[Stored items]
■ ■ ■
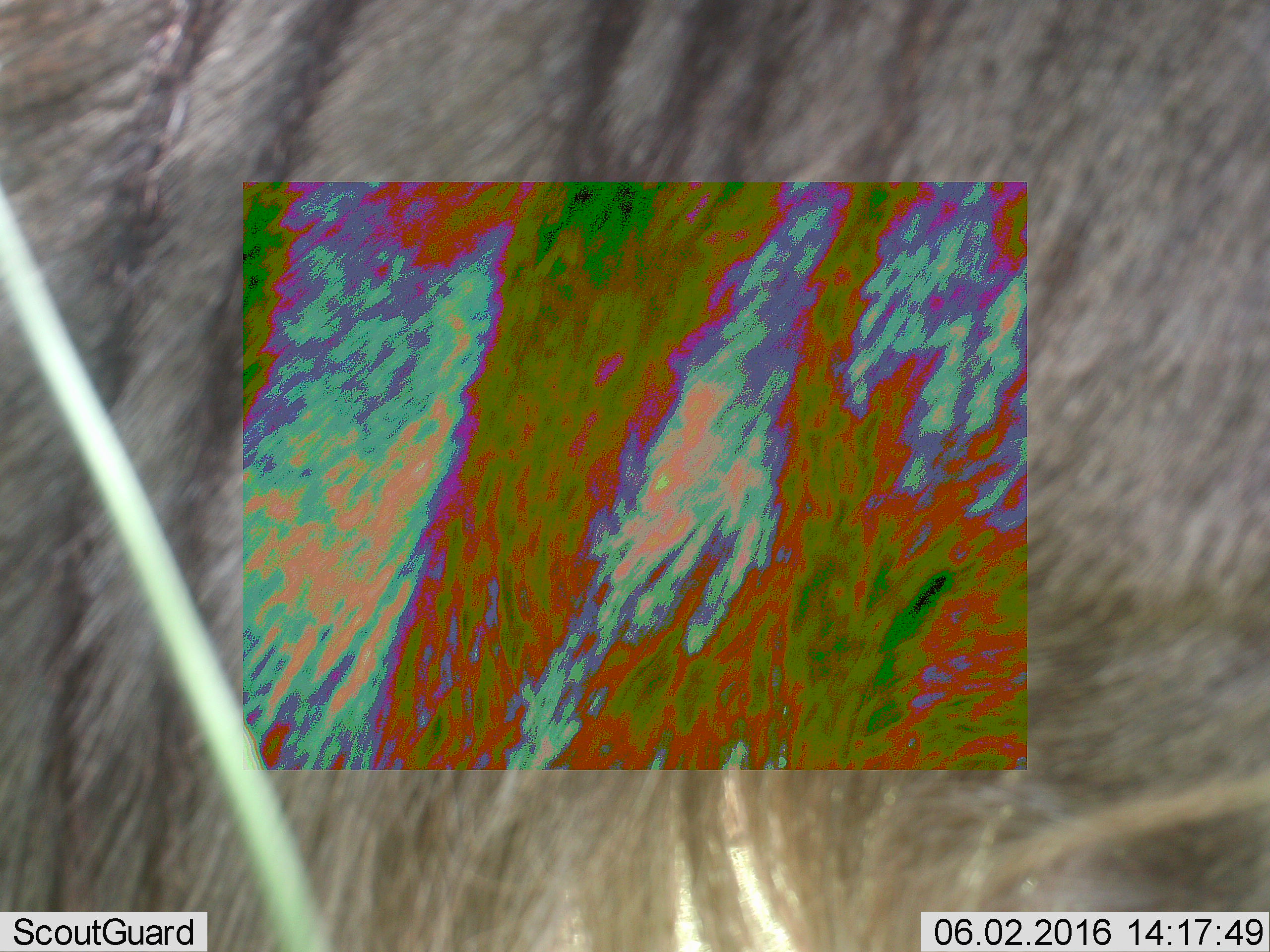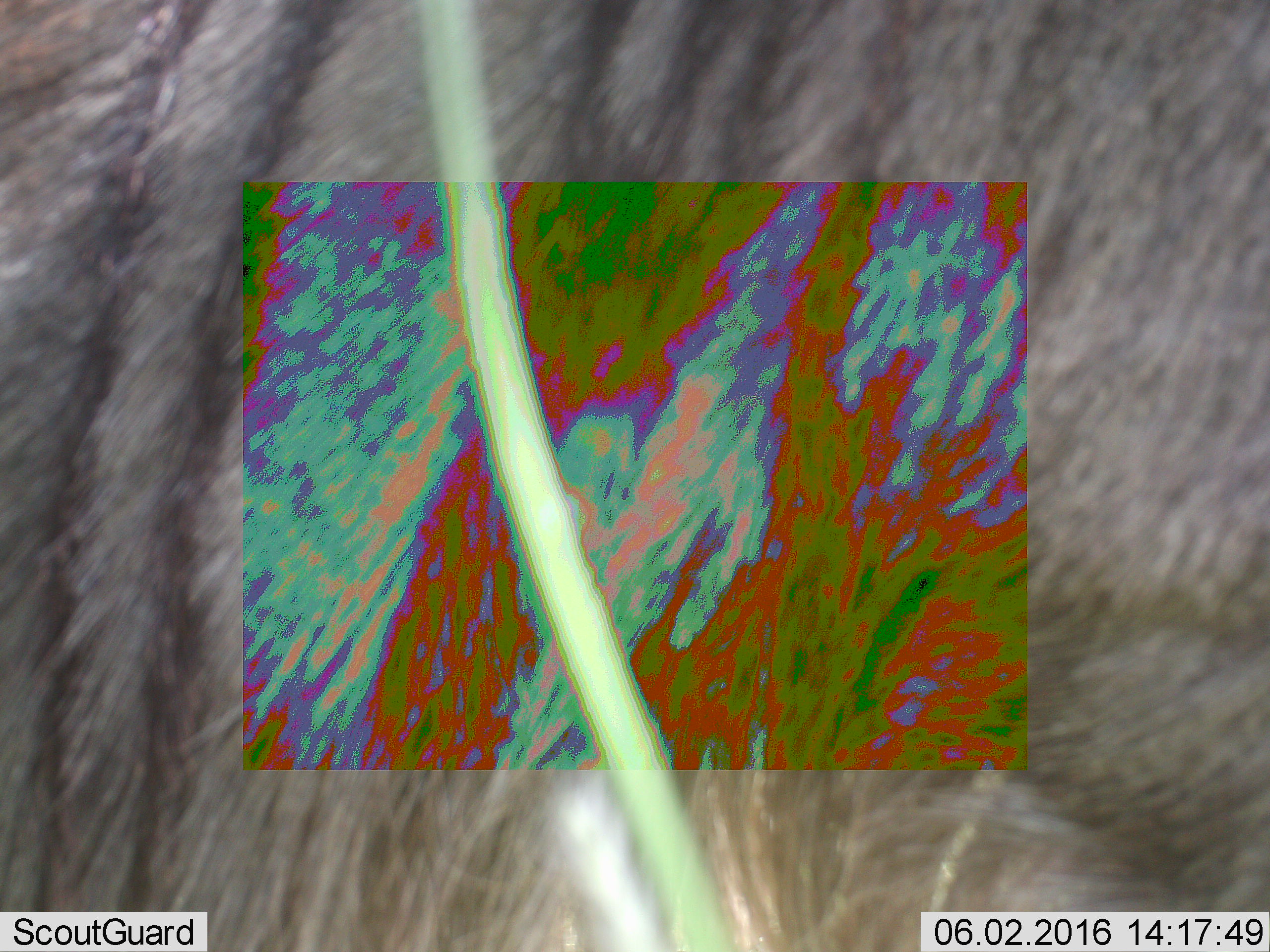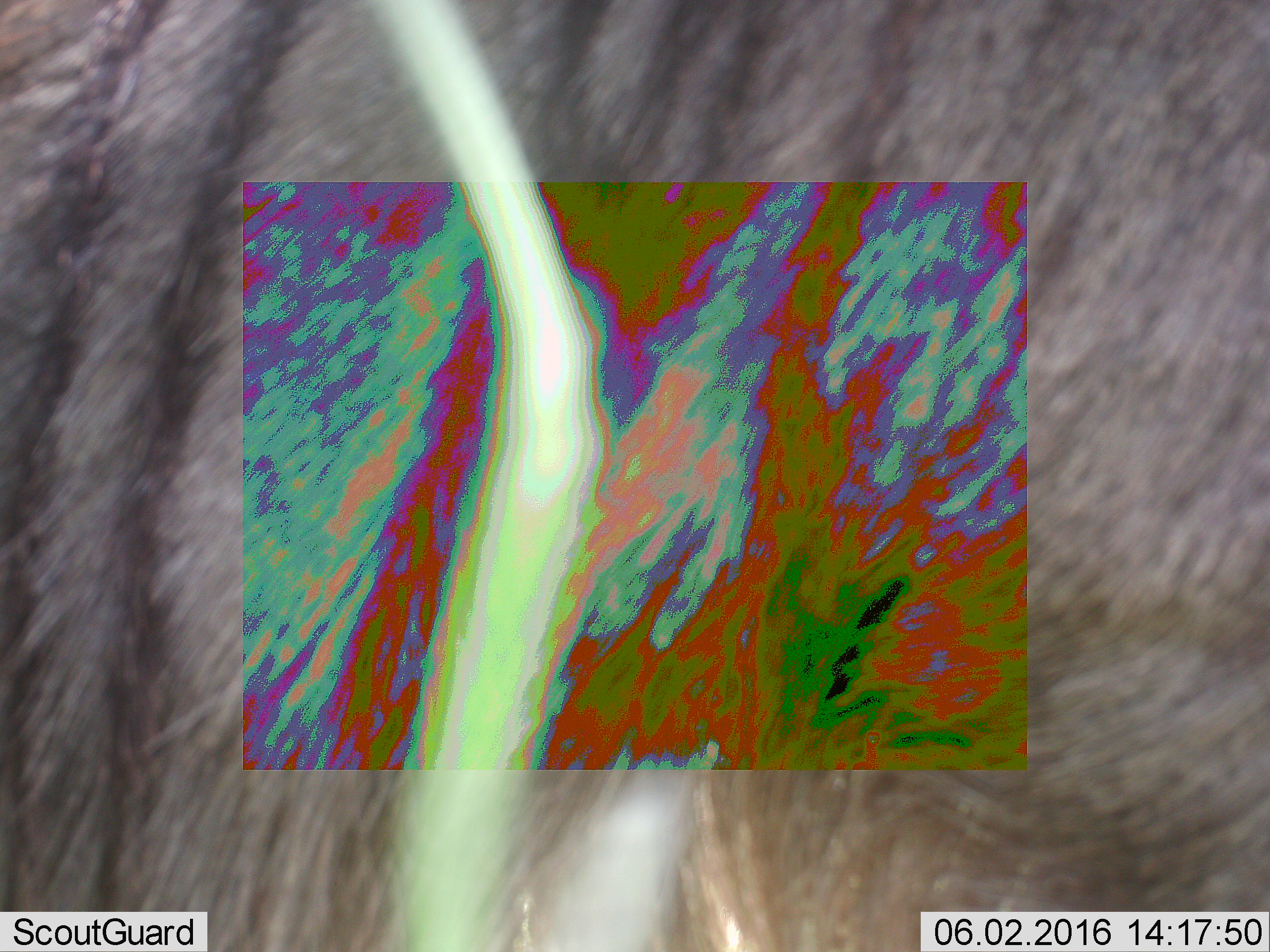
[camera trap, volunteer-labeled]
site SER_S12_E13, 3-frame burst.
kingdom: Animalia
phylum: Chordata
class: Mammalia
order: Artiodactyla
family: Bovidae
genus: Connochaetes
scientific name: Connochaetes taurinus taurinus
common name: blue wildebeest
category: wildebeestblue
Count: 1.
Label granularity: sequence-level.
■ ■ ■
Exclude all images and restate the records above word for word.

→ **Written answer**:
[camera trap, volunteer-labeled]
site SER_S12_E13, 3-frame burst.
kingdom: Animalia
phylum: Chordata
class: Mammalia
order: Artiodactyla
family: Bovidae
genus: Connochaetes
scientific name: Connochaetes taurinus taurinus
common name: blue wildebeest
category: wildebeestblue
Count: 1.
Label granularity: sequence-level.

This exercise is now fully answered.